Needless to say, even if she had wanted to go to UA, the school’s entrance exams weren’t exactly kind to the less showy quirks. No, better to get her settled, away from her life of crime, then let her figure out what she wanted to learn after.

**_[[So primarily this was a fill for Charientist’s Request #5 which did ask for Aizawa Shouta & (or /) Hatake Kakashi. Which is what I started writing for even though my Kakashi voice is not my strongest and I don’t know that much about Aizawa. But then I spotted Request #7 which asked for Nara Shikaku & Nedzu and the idea that these two are definitely Adults as compared to Kakashi “saddest string bean to ever live” and Aizawa “all I need are cats and sleep” made me realize that someone needed to be responsible for shoving the two towards each other because there’s no way they’d have the initiative to do it themselves. And, dudes, balancing that line of training child soldiers and protecting children is a real bizarre struggle.]] _ **

“I know many Hero agencies that could use more brains in their support department,” Nedzu says under his breath, but loud enough to share the joke.

“I know many Hero agencies that could use more brains,” Shikaku banters easily.

“I know many Heroes that could use more brains!” the headmaster rejoins.

“Then you better get working on that instead of poaching from me,” the Agency Commander neatly concludes.

There is a moment where they let the levity linger, before Nedzu asks, “You’re being rather over protective, don’t you think?”

The look Shikaku sends is sharp but short as his gaze returns to the footage and drafting a follow up mission: yes, they’ve neutralized this particular threat, reallocating their planner and arresting the crew of thieves. But without knowing how they contact their boss, or who their boss even is, things could get… loud. Somewhere a Villain is going to find their finances abruptly restricted and who knows how they’ll react... this may be something he’ll have to kick up to the Hero agencies. Troublesome.

“I think I’m being the exact amount of protective,” he says. Shiho Hisajima has been exploited by her neighbor for years--immediately extracting her from the situation when she clearly wants to leave is only the smallest amount of decency he can provide. “She’s still a child.”

Nedzu gives as skeptical a glance a rodent can give, “Not her,” he says, gesturing to the video of Shiho. “Him,” he then points at a different part of the screen. The part of the screen showing Shiho’s investigation board piecing together lost connections of a not-so-forgotten, not-so-missing hero. After all, the sullen, scowling sidekick in those blurry old photos hardly counts as a child anymore.

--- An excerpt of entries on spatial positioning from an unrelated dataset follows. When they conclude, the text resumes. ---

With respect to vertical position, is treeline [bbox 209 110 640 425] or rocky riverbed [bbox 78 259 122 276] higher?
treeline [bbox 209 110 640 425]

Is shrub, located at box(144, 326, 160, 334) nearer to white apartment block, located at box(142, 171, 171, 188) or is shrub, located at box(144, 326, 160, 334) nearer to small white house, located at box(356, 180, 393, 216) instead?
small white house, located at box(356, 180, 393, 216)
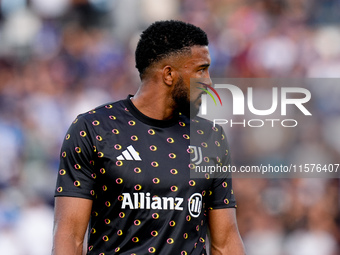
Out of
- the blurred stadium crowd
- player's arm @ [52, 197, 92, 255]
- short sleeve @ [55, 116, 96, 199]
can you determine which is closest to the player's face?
short sleeve @ [55, 116, 96, 199]

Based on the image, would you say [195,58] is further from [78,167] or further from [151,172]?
[78,167]

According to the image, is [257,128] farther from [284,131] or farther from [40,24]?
[40,24]

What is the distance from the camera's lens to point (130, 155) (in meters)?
2.59

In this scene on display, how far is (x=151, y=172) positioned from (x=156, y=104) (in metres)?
0.33

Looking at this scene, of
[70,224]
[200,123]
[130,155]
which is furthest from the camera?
[200,123]

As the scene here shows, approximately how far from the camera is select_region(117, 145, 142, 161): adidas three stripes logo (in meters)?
2.56

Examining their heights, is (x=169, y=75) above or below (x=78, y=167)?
above

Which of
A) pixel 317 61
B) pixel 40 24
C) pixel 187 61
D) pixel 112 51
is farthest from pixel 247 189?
pixel 187 61

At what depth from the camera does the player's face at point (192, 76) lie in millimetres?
2658

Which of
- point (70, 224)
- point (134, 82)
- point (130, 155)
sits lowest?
point (70, 224)

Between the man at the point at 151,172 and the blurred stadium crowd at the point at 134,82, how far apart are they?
337 cm

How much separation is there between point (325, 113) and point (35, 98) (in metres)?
3.16

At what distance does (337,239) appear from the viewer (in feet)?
19.8

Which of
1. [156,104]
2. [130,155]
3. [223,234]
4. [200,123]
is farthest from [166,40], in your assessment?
[223,234]
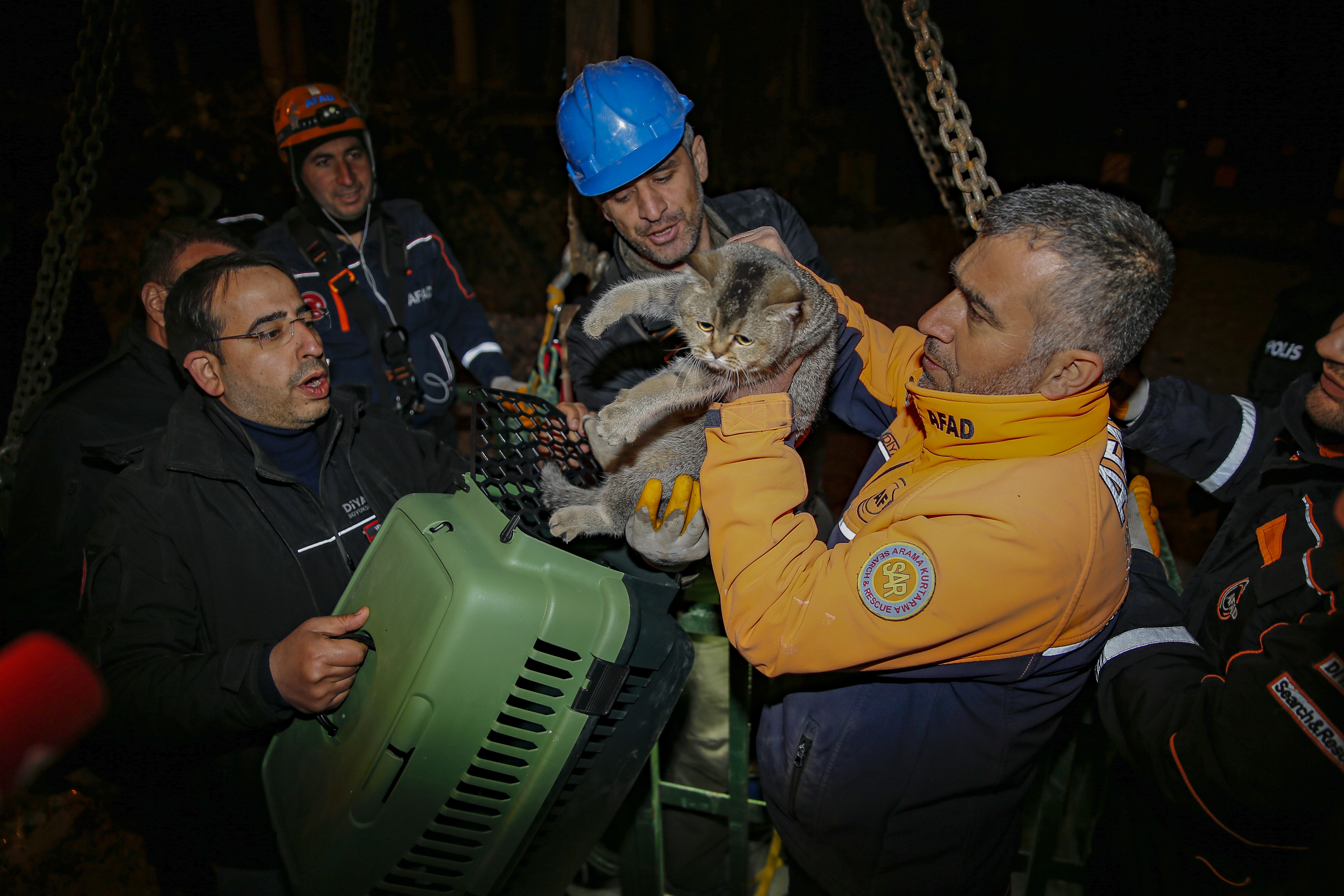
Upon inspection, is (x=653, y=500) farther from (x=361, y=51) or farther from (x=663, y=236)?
(x=361, y=51)

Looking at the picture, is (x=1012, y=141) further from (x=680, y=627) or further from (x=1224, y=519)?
(x=680, y=627)

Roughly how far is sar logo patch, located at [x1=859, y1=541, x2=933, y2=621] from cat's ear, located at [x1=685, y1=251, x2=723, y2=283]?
102 cm

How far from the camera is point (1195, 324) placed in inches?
340

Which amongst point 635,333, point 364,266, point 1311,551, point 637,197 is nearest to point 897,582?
point 1311,551

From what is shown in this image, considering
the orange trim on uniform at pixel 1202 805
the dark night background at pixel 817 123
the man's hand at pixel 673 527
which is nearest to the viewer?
the orange trim on uniform at pixel 1202 805

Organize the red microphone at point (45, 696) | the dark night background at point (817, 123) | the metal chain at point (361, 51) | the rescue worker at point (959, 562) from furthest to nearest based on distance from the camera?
the dark night background at point (817, 123)
the metal chain at point (361, 51)
the rescue worker at point (959, 562)
the red microphone at point (45, 696)

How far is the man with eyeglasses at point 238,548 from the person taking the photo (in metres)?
1.79

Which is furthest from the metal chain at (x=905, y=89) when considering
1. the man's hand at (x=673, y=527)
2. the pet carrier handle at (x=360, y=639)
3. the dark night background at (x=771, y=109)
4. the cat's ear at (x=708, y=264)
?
the dark night background at (x=771, y=109)

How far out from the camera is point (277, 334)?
7.66 feet

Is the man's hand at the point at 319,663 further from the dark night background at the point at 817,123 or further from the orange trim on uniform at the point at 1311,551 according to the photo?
the dark night background at the point at 817,123

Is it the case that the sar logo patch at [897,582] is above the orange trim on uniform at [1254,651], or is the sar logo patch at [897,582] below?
above

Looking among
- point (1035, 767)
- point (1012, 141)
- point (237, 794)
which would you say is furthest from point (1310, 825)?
→ point (1012, 141)

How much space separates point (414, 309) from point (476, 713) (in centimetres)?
317

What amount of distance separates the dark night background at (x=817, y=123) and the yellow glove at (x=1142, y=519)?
4.08m
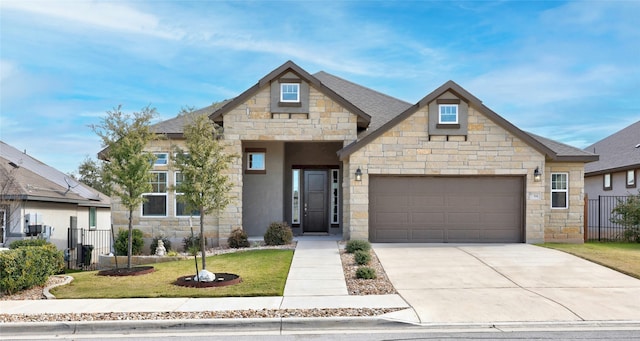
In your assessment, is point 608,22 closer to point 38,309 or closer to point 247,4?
point 247,4

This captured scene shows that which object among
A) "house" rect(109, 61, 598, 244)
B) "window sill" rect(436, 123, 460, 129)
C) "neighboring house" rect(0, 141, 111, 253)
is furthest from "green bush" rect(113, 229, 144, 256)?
"window sill" rect(436, 123, 460, 129)

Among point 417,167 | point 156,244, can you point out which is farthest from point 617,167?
point 156,244

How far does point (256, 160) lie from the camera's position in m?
19.3

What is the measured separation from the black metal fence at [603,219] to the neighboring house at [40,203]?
21350 mm

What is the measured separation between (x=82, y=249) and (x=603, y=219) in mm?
22654

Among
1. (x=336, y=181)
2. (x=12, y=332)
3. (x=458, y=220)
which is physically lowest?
(x=12, y=332)

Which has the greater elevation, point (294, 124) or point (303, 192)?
point (294, 124)

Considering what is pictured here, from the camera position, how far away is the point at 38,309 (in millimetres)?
8984

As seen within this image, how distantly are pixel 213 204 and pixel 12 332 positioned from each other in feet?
14.8

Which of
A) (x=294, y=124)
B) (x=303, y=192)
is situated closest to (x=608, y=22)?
(x=294, y=124)

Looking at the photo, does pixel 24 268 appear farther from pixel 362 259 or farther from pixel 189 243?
pixel 362 259

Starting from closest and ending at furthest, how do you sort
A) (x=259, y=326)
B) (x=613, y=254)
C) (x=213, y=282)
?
(x=259, y=326) → (x=213, y=282) → (x=613, y=254)

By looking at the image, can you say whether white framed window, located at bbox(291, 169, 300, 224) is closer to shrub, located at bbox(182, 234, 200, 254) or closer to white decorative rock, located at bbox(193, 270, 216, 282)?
shrub, located at bbox(182, 234, 200, 254)

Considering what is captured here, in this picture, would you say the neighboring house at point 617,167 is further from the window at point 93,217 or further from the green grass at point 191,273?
the window at point 93,217
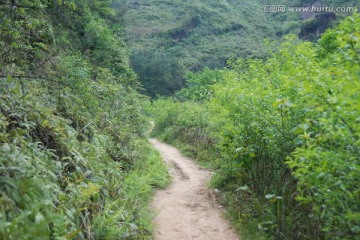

It’s strange to see Kakashi in a uniform that isn’t the Agency’s bland, identical monochrome. A reminder that he was trained to be a Hero before choosing to become an Agent.

Shikaku gives an equally skeptical look right back, “And yours is?” He doesn’t have to clarify in order for Nedzu to understand which non-child he is referring. Given their positions, neither of them should be sentimental about their employees, but they're smart enough to realize it’s an inevitability.

And given their positions, well. There was another time when the Agency Commander met with UA’s Headmaster, talking about the boy who would become Eraserhead.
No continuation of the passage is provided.